FAQ
Frequently Asked Questions
What is the ISCSLP 2026 CoT-TTS Challenge?
The ISCSLP 2026 CoT-TTS Challenge focuses on Chain-of-Thought Reasoning for Context-Aware Text-to-Speech. Given dialogue context, a target sentence, and a reference speech sample, participating systems are expected to infer how the target sentence should be spoken, generate an explicit reasoning analysis, and synthesize speech that matches both the context and the reference speaker's timbre.
What does CoT-TTS mean?
CoT-TTS stands for Chain-of-Thought Text-to-Speech. Instead of requiring users to manually provide style prompts such as "angry," "sad," or "excited," the system should reason from the previous context and decide the appropriate speaking style automatically.
Who can participate in the challenge?
The challenge is open to teams and individuals from academia and industry. Researchers, students, and engineers working on text-to-speech synthesis, speech foundation models, spoken dialogue systems, multimodal learning, and expressive speech generation are welcome to participate.
How do we register for the challenge?
Registration is handled through the official Google Form. Teams should complete the form by July 4, 2026 so organizer-side registration and later system submissions stay matched correctly.
What are the tracks in this challenge?
The challenge contains two tracks. Track 1 is Text-Context-Aware CoT-TTS, where the system receives previous dialogue turns as speaker-labeled text. Track 2 is Audio-Context-Aware CoT-TTS, where the system receives the previous dialogue as a continuous audio segment.
What should a submitted system generate?
For each test sample, the system should generate two outputs: a reasoning analysis and a speech waveform. The reasoning analysis should explain the intended speaking manner of the target sentence, while the generated speech should preserve the reference speaker's timbre and remain consistent with the inferred speaking style.
Can we use external datasets or pretrained models?

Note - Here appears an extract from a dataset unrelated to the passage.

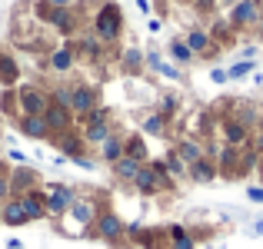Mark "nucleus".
I'll return each instance as SVG.
<instances>
[{"label": "nucleus", "instance_id": "0eeeda50", "mask_svg": "<svg viewBox=\"0 0 263 249\" xmlns=\"http://www.w3.org/2000/svg\"><path fill=\"white\" fill-rule=\"evenodd\" d=\"M44 123H47V130H50V136L67 133V130L73 127V113H70V110H64V107H57V103H50L47 113H44Z\"/></svg>", "mask_w": 263, "mask_h": 249}, {"label": "nucleus", "instance_id": "9b49d317", "mask_svg": "<svg viewBox=\"0 0 263 249\" xmlns=\"http://www.w3.org/2000/svg\"><path fill=\"white\" fill-rule=\"evenodd\" d=\"M134 186H137V193H143V196H154V193H160L167 183H163V179L150 170V163H143L140 173H137V179H134Z\"/></svg>", "mask_w": 263, "mask_h": 249}, {"label": "nucleus", "instance_id": "dca6fc26", "mask_svg": "<svg viewBox=\"0 0 263 249\" xmlns=\"http://www.w3.org/2000/svg\"><path fill=\"white\" fill-rule=\"evenodd\" d=\"M120 156H123V136H117V133H110V136H107V140H103V143H100V160H103V163H110V166H114L117 160H120Z\"/></svg>", "mask_w": 263, "mask_h": 249}, {"label": "nucleus", "instance_id": "f704fd0d", "mask_svg": "<svg viewBox=\"0 0 263 249\" xmlns=\"http://www.w3.org/2000/svg\"><path fill=\"white\" fill-rule=\"evenodd\" d=\"M247 196H250L253 203H263V186H250V190H247Z\"/></svg>", "mask_w": 263, "mask_h": 249}, {"label": "nucleus", "instance_id": "7c9ffc66", "mask_svg": "<svg viewBox=\"0 0 263 249\" xmlns=\"http://www.w3.org/2000/svg\"><path fill=\"white\" fill-rule=\"evenodd\" d=\"M70 96H73V87H57V90L50 93V103H57V107L70 110Z\"/></svg>", "mask_w": 263, "mask_h": 249}, {"label": "nucleus", "instance_id": "39448f33", "mask_svg": "<svg viewBox=\"0 0 263 249\" xmlns=\"http://www.w3.org/2000/svg\"><path fill=\"white\" fill-rule=\"evenodd\" d=\"M100 107V93L97 87H87V83H73V96H70V113L73 116H87L90 110Z\"/></svg>", "mask_w": 263, "mask_h": 249}, {"label": "nucleus", "instance_id": "a211bd4d", "mask_svg": "<svg viewBox=\"0 0 263 249\" xmlns=\"http://www.w3.org/2000/svg\"><path fill=\"white\" fill-rule=\"evenodd\" d=\"M140 166H143V163L130 160V156H120V160L114 163V176L120 179V183H134V179H137V173H140Z\"/></svg>", "mask_w": 263, "mask_h": 249}, {"label": "nucleus", "instance_id": "aec40b11", "mask_svg": "<svg viewBox=\"0 0 263 249\" xmlns=\"http://www.w3.org/2000/svg\"><path fill=\"white\" fill-rule=\"evenodd\" d=\"M123 156H130V160L137 163H147V143H143V136H127L123 140Z\"/></svg>", "mask_w": 263, "mask_h": 249}, {"label": "nucleus", "instance_id": "1a4fd4ad", "mask_svg": "<svg viewBox=\"0 0 263 249\" xmlns=\"http://www.w3.org/2000/svg\"><path fill=\"white\" fill-rule=\"evenodd\" d=\"M53 143H57V150L67 156V160H77V156H84V136L73 133V130H67V133H57L53 136Z\"/></svg>", "mask_w": 263, "mask_h": 249}, {"label": "nucleus", "instance_id": "393cba45", "mask_svg": "<svg viewBox=\"0 0 263 249\" xmlns=\"http://www.w3.org/2000/svg\"><path fill=\"white\" fill-rule=\"evenodd\" d=\"M183 44L190 47L193 57H197V53H206V50H210V33H203V30H190Z\"/></svg>", "mask_w": 263, "mask_h": 249}, {"label": "nucleus", "instance_id": "f3484780", "mask_svg": "<svg viewBox=\"0 0 263 249\" xmlns=\"http://www.w3.org/2000/svg\"><path fill=\"white\" fill-rule=\"evenodd\" d=\"M174 153L180 156V160H183L186 163V170H190V166L193 163H197V160H203V147H200V143L197 140H180L177 143V150H174Z\"/></svg>", "mask_w": 263, "mask_h": 249}, {"label": "nucleus", "instance_id": "58836bf2", "mask_svg": "<svg viewBox=\"0 0 263 249\" xmlns=\"http://www.w3.org/2000/svg\"><path fill=\"white\" fill-rule=\"evenodd\" d=\"M7 249H24V243H20V239H10V243H7Z\"/></svg>", "mask_w": 263, "mask_h": 249}, {"label": "nucleus", "instance_id": "473e14b6", "mask_svg": "<svg viewBox=\"0 0 263 249\" xmlns=\"http://www.w3.org/2000/svg\"><path fill=\"white\" fill-rule=\"evenodd\" d=\"M84 123H110V110H107V107H97V110H90V113L84 116Z\"/></svg>", "mask_w": 263, "mask_h": 249}, {"label": "nucleus", "instance_id": "f03ea898", "mask_svg": "<svg viewBox=\"0 0 263 249\" xmlns=\"http://www.w3.org/2000/svg\"><path fill=\"white\" fill-rule=\"evenodd\" d=\"M17 107H20V116H44L47 107H50V93H44L40 87H20Z\"/></svg>", "mask_w": 263, "mask_h": 249}, {"label": "nucleus", "instance_id": "c756f323", "mask_svg": "<svg viewBox=\"0 0 263 249\" xmlns=\"http://www.w3.org/2000/svg\"><path fill=\"white\" fill-rule=\"evenodd\" d=\"M163 166H167V176H183V173H186V163L180 160L177 153H167V160H163Z\"/></svg>", "mask_w": 263, "mask_h": 249}, {"label": "nucleus", "instance_id": "6ab92c4d", "mask_svg": "<svg viewBox=\"0 0 263 249\" xmlns=\"http://www.w3.org/2000/svg\"><path fill=\"white\" fill-rule=\"evenodd\" d=\"M110 133H114L110 123H84V133H80V136H84V143H90V147H100Z\"/></svg>", "mask_w": 263, "mask_h": 249}, {"label": "nucleus", "instance_id": "4c0bfd02", "mask_svg": "<svg viewBox=\"0 0 263 249\" xmlns=\"http://www.w3.org/2000/svg\"><path fill=\"white\" fill-rule=\"evenodd\" d=\"M210 77H213V83H227V80H230V77H227V70H213Z\"/></svg>", "mask_w": 263, "mask_h": 249}, {"label": "nucleus", "instance_id": "c85d7f7f", "mask_svg": "<svg viewBox=\"0 0 263 249\" xmlns=\"http://www.w3.org/2000/svg\"><path fill=\"white\" fill-rule=\"evenodd\" d=\"M170 57H174L177 64H190L193 53H190V47H186L183 40H174V44H170Z\"/></svg>", "mask_w": 263, "mask_h": 249}, {"label": "nucleus", "instance_id": "b1692460", "mask_svg": "<svg viewBox=\"0 0 263 249\" xmlns=\"http://www.w3.org/2000/svg\"><path fill=\"white\" fill-rule=\"evenodd\" d=\"M186 173H190V179H197V183H210V179L217 176V166H213L210 160H197Z\"/></svg>", "mask_w": 263, "mask_h": 249}, {"label": "nucleus", "instance_id": "37998d69", "mask_svg": "<svg viewBox=\"0 0 263 249\" xmlns=\"http://www.w3.org/2000/svg\"><path fill=\"white\" fill-rule=\"evenodd\" d=\"M220 4H237V0H220Z\"/></svg>", "mask_w": 263, "mask_h": 249}, {"label": "nucleus", "instance_id": "a19ab883", "mask_svg": "<svg viewBox=\"0 0 263 249\" xmlns=\"http://www.w3.org/2000/svg\"><path fill=\"white\" fill-rule=\"evenodd\" d=\"M0 223H4V203H0Z\"/></svg>", "mask_w": 263, "mask_h": 249}, {"label": "nucleus", "instance_id": "9d476101", "mask_svg": "<svg viewBox=\"0 0 263 249\" xmlns=\"http://www.w3.org/2000/svg\"><path fill=\"white\" fill-rule=\"evenodd\" d=\"M260 17V0H237L230 10V24L233 27H247Z\"/></svg>", "mask_w": 263, "mask_h": 249}, {"label": "nucleus", "instance_id": "7ed1b4c3", "mask_svg": "<svg viewBox=\"0 0 263 249\" xmlns=\"http://www.w3.org/2000/svg\"><path fill=\"white\" fill-rule=\"evenodd\" d=\"M73 199H77V193L70 190V186L64 183H53L44 190V203H47V216H67V210L73 206Z\"/></svg>", "mask_w": 263, "mask_h": 249}, {"label": "nucleus", "instance_id": "5701e85b", "mask_svg": "<svg viewBox=\"0 0 263 249\" xmlns=\"http://www.w3.org/2000/svg\"><path fill=\"white\" fill-rule=\"evenodd\" d=\"M143 50H137V47H127L123 50V57H120V67H123V73H140L143 70Z\"/></svg>", "mask_w": 263, "mask_h": 249}, {"label": "nucleus", "instance_id": "f257e3e1", "mask_svg": "<svg viewBox=\"0 0 263 249\" xmlns=\"http://www.w3.org/2000/svg\"><path fill=\"white\" fill-rule=\"evenodd\" d=\"M93 33H97V40L100 44H114L117 37L123 33V10H120V4H103L100 10H97V17H93Z\"/></svg>", "mask_w": 263, "mask_h": 249}, {"label": "nucleus", "instance_id": "ea45409f", "mask_svg": "<svg viewBox=\"0 0 263 249\" xmlns=\"http://www.w3.org/2000/svg\"><path fill=\"white\" fill-rule=\"evenodd\" d=\"M253 233H260V236H263V223H257V226H253Z\"/></svg>", "mask_w": 263, "mask_h": 249}, {"label": "nucleus", "instance_id": "2eb2a0df", "mask_svg": "<svg viewBox=\"0 0 263 249\" xmlns=\"http://www.w3.org/2000/svg\"><path fill=\"white\" fill-rule=\"evenodd\" d=\"M30 219H27V213H24V203H20L17 196H10L4 203V226H27Z\"/></svg>", "mask_w": 263, "mask_h": 249}, {"label": "nucleus", "instance_id": "cd10ccee", "mask_svg": "<svg viewBox=\"0 0 263 249\" xmlns=\"http://www.w3.org/2000/svg\"><path fill=\"white\" fill-rule=\"evenodd\" d=\"M193 246H197V243L186 236L183 226H170V249H193Z\"/></svg>", "mask_w": 263, "mask_h": 249}, {"label": "nucleus", "instance_id": "a878e982", "mask_svg": "<svg viewBox=\"0 0 263 249\" xmlns=\"http://www.w3.org/2000/svg\"><path fill=\"white\" fill-rule=\"evenodd\" d=\"M223 136H227V143H230V147H240V143L247 140V127L240 120H227L223 123Z\"/></svg>", "mask_w": 263, "mask_h": 249}, {"label": "nucleus", "instance_id": "423d86ee", "mask_svg": "<svg viewBox=\"0 0 263 249\" xmlns=\"http://www.w3.org/2000/svg\"><path fill=\"white\" fill-rule=\"evenodd\" d=\"M67 216H70V219H73V223H77L84 233H90L100 213H97V203H93V199H73V206L67 210Z\"/></svg>", "mask_w": 263, "mask_h": 249}, {"label": "nucleus", "instance_id": "4be33fe9", "mask_svg": "<svg viewBox=\"0 0 263 249\" xmlns=\"http://www.w3.org/2000/svg\"><path fill=\"white\" fill-rule=\"evenodd\" d=\"M73 53H77V57H87V60H97V57H100V40H97V33L80 37L77 47H73Z\"/></svg>", "mask_w": 263, "mask_h": 249}, {"label": "nucleus", "instance_id": "a18cd8bd", "mask_svg": "<svg viewBox=\"0 0 263 249\" xmlns=\"http://www.w3.org/2000/svg\"><path fill=\"white\" fill-rule=\"evenodd\" d=\"M0 170H7V166H4V163H0Z\"/></svg>", "mask_w": 263, "mask_h": 249}, {"label": "nucleus", "instance_id": "2f4dec72", "mask_svg": "<svg viewBox=\"0 0 263 249\" xmlns=\"http://www.w3.org/2000/svg\"><path fill=\"white\" fill-rule=\"evenodd\" d=\"M250 70H253V60H240V64H233L230 70H227V77H230V80H240V77H247Z\"/></svg>", "mask_w": 263, "mask_h": 249}, {"label": "nucleus", "instance_id": "20e7f679", "mask_svg": "<svg viewBox=\"0 0 263 249\" xmlns=\"http://www.w3.org/2000/svg\"><path fill=\"white\" fill-rule=\"evenodd\" d=\"M93 233L97 239H103V243H120L123 236H127V226H123V219L117 216V213H100V216H97V223H93Z\"/></svg>", "mask_w": 263, "mask_h": 249}, {"label": "nucleus", "instance_id": "bb28decb", "mask_svg": "<svg viewBox=\"0 0 263 249\" xmlns=\"http://www.w3.org/2000/svg\"><path fill=\"white\" fill-rule=\"evenodd\" d=\"M163 130H167V116H163V113H150L147 120H143V133L163 136Z\"/></svg>", "mask_w": 263, "mask_h": 249}, {"label": "nucleus", "instance_id": "f8f14e48", "mask_svg": "<svg viewBox=\"0 0 263 249\" xmlns=\"http://www.w3.org/2000/svg\"><path fill=\"white\" fill-rule=\"evenodd\" d=\"M20 203H24V213L30 223H37V219H47V203H44V190H30L27 196H17Z\"/></svg>", "mask_w": 263, "mask_h": 249}, {"label": "nucleus", "instance_id": "79ce46f5", "mask_svg": "<svg viewBox=\"0 0 263 249\" xmlns=\"http://www.w3.org/2000/svg\"><path fill=\"white\" fill-rule=\"evenodd\" d=\"M260 37H263V17H260Z\"/></svg>", "mask_w": 263, "mask_h": 249}, {"label": "nucleus", "instance_id": "c9c22d12", "mask_svg": "<svg viewBox=\"0 0 263 249\" xmlns=\"http://www.w3.org/2000/svg\"><path fill=\"white\" fill-rule=\"evenodd\" d=\"M40 4H47V7H53V10H64V7H70L73 0H40Z\"/></svg>", "mask_w": 263, "mask_h": 249}, {"label": "nucleus", "instance_id": "4468645a", "mask_svg": "<svg viewBox=\"0 0 263 249\" xmlns=\"http://www.w3.org/2000/svg\"><path fill=\"white\" fill-rule=\"evenodd\" d=\"M73 64H77V53H73V44H64V47H57V50L50 53V70H57V73H67V70H73Z\"/></svg>", "mask_w": 263, "mask_h": 249}, {"label": "nucleus", "instance_id": "ddd939ff", "mask_svg": "<svg viewBox=\"0 0 263 249\" xmlns=\"http://www.w3.org/2000/svg\"><path fill=\"white\" fill-rule=\"evenodd\" d=\"M17 130L27 136V140H50V130H47L44 116H20Z\"/></svg>", "mask_w": 263, "mask_h": 249}, {"label": "nucleus", "instance_id": "412c9836", "mask_svg": "<svg viewBox=\"0 0 263 249\" xmlns=\"http://www.w3.org/2000/svg\"><path fill=\"white\" fill-rule=\"evenodd\" d=\"M17 77H20V67L13 64L10 53L0 50V83H4V87H13V83H17Z\"/></svg>", "mask_w": 263, "mask_h": 249}, {"label": "nucleus", "instance_id": "72a5a7b5", "mask_svg": "<svg viewBox=\"0 0 263 249\" xmlns=\"http://www.w3.org/2000/svg\"><path fill=\"white\" fill-rule=\"evenodd\" d=\"M13 193H10V173L7 170H0V203H7Z\"/></svg>", "mask_w": 263, "mask_h": 249}, {"label": "nucleus", "instance_id": "e433bc0d", "mask_svg": "<svg viewBox=\"0 0 263 249\" xmlns=\"http://www.w3.org/2000/svg\"><path fill=\"white\" fill-rule=\"evenodd\" d=\"M80 166V170H93V160H90V156H77V160H73Z\"/></svg>", "mask_w": 263, "mask_h": 249}, {"label": "nucleus", "instance_id": "6e6552de", "mask_svg": "<svg viewBox=\"0 0 263 249\" xmlns=\"http://www.w3.org/2000/svg\"><path fill=\"white\" fill-rule=\"evenodd\" d=\"M30 190H37V170H30V166L13 170L10 173V193L13 196H27Z\"/></svg>", "mask_w": 263, "mask_h": 249}, {"label": "nucleus", "instance_id": "c03bdc74", "mask_svg": "<svg viewBox=\"0 0 263 249\" xmlns=\"http://www.w3.org/2000/svg\"><path fill=\"white\" fill-rule=\"evenodd\" d=\"M180 4H190V0H180Z\"/></svg>", "mask_w": 263, "mask_h": 249}]
</instances>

Yes. Participants may use external datasets and publicly available pretrained models, as long as they are permitted for academic research. Any external data, pretrained models, synthetic data, data augmentation strategies, or post-processing methods must be clearly described in the system description paper.

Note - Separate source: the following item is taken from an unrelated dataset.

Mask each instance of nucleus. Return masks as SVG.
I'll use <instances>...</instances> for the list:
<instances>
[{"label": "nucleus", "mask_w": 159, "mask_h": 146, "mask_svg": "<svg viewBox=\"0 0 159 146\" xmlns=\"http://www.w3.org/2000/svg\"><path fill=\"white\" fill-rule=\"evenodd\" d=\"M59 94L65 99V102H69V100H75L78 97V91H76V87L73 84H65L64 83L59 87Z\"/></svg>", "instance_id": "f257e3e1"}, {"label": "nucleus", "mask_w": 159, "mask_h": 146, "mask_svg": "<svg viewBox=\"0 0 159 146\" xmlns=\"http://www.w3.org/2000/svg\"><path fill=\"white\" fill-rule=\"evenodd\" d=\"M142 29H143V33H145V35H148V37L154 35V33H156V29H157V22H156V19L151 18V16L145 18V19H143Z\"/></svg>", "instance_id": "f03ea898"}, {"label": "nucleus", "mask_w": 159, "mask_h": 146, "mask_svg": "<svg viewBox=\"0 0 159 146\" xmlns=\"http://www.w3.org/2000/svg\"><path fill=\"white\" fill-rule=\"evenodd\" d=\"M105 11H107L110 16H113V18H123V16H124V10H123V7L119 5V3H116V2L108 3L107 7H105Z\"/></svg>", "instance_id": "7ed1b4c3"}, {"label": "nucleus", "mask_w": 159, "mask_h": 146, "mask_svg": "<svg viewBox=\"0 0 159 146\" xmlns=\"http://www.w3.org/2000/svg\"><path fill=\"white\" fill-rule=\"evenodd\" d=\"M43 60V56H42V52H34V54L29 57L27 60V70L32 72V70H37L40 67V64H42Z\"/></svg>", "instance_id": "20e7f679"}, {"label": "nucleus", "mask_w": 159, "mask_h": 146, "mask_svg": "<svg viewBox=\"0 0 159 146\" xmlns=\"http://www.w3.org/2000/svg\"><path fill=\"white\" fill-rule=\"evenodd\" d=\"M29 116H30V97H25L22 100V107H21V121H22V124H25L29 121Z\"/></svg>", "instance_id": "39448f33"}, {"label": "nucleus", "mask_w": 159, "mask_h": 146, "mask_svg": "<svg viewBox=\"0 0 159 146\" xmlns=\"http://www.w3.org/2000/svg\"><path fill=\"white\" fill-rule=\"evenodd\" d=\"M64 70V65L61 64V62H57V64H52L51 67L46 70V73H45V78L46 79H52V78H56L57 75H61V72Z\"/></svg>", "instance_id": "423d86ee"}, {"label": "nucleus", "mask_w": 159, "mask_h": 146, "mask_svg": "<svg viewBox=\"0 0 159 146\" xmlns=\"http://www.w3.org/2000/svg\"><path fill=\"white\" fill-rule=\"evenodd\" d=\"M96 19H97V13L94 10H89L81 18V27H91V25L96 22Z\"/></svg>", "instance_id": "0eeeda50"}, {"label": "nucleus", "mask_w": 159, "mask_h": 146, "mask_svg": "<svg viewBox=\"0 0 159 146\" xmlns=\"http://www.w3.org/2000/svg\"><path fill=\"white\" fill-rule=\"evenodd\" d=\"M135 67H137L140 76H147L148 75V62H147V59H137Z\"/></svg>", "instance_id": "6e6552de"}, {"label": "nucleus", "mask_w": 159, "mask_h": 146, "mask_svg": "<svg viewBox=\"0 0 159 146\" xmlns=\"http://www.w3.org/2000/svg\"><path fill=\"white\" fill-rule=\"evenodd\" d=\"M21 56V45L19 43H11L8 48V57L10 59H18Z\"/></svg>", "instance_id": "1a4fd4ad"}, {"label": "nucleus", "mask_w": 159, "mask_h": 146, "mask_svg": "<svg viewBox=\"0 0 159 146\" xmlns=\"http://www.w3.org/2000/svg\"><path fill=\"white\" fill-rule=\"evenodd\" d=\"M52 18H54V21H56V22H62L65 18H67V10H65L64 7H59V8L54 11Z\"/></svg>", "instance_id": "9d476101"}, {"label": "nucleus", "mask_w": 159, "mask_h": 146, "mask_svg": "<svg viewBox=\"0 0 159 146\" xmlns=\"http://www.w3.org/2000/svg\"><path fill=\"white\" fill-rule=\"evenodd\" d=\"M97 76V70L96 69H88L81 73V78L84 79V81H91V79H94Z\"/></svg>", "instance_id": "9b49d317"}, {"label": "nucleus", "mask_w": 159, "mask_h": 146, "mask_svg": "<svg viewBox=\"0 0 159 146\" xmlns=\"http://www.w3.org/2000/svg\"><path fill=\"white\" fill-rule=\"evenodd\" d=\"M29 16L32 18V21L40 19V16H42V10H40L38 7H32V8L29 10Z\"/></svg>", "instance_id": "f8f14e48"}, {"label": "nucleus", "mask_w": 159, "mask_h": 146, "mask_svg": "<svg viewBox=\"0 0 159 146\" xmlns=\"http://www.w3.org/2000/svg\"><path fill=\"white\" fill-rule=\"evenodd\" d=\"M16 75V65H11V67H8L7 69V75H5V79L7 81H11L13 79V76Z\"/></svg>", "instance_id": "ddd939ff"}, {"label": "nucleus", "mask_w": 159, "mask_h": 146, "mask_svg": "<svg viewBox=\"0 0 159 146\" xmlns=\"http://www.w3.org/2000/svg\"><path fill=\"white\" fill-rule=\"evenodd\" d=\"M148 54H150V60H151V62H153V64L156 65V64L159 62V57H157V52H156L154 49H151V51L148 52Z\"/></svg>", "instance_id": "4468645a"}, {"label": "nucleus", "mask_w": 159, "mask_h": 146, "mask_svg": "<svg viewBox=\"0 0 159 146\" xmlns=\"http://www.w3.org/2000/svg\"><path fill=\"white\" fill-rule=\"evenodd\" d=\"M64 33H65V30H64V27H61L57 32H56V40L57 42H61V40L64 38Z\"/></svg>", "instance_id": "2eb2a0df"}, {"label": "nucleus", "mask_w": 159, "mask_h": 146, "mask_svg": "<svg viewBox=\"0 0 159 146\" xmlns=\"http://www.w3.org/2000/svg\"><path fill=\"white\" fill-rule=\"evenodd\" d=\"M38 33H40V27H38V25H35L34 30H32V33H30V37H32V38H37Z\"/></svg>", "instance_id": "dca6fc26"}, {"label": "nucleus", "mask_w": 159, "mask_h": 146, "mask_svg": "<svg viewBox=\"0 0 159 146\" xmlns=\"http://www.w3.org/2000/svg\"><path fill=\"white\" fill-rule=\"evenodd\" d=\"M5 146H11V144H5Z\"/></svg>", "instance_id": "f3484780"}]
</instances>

Are cascaded ASR-LLM-TTS systems allowed?
No. Cascaded systems such as ASR-LLM-TTS pipelines are not allowed. Participants are expected to build end-to-end systems that directly perform context-aware reasoning and speech generation.
What is the parameter-constrained category?
Each track includes a parameter-constrained category for systems with fewer than 1B parameters during inference. This category is designed to encourage efficient modeling and make the challenge more accessible to teams with limited computational resources.
How will submissions be evaluated?
The final score will combine objective evaluation, LLM-based evaluation, and human subjective evaluation. Objective metrics will measure factors such as speech quality, intelligibility, speaker similarity, prosody, and efficiency. LLM-based evaluation will assess the reasoning output and its consistency with the generated speech. Human evaluation will focus on contextual coherence, reasoning accuracy, reasoning informativeness, and speech-reasoning consistency.
What should be included in the submission?
Each submission should include the inference code, runtime environment, trained model or checkpoints, and a short system description paper. The inference code must be executable on the official evaluation set and should generate both reasoning analyses and speech waveforms. The submitted system must run without internet access during official evaluation.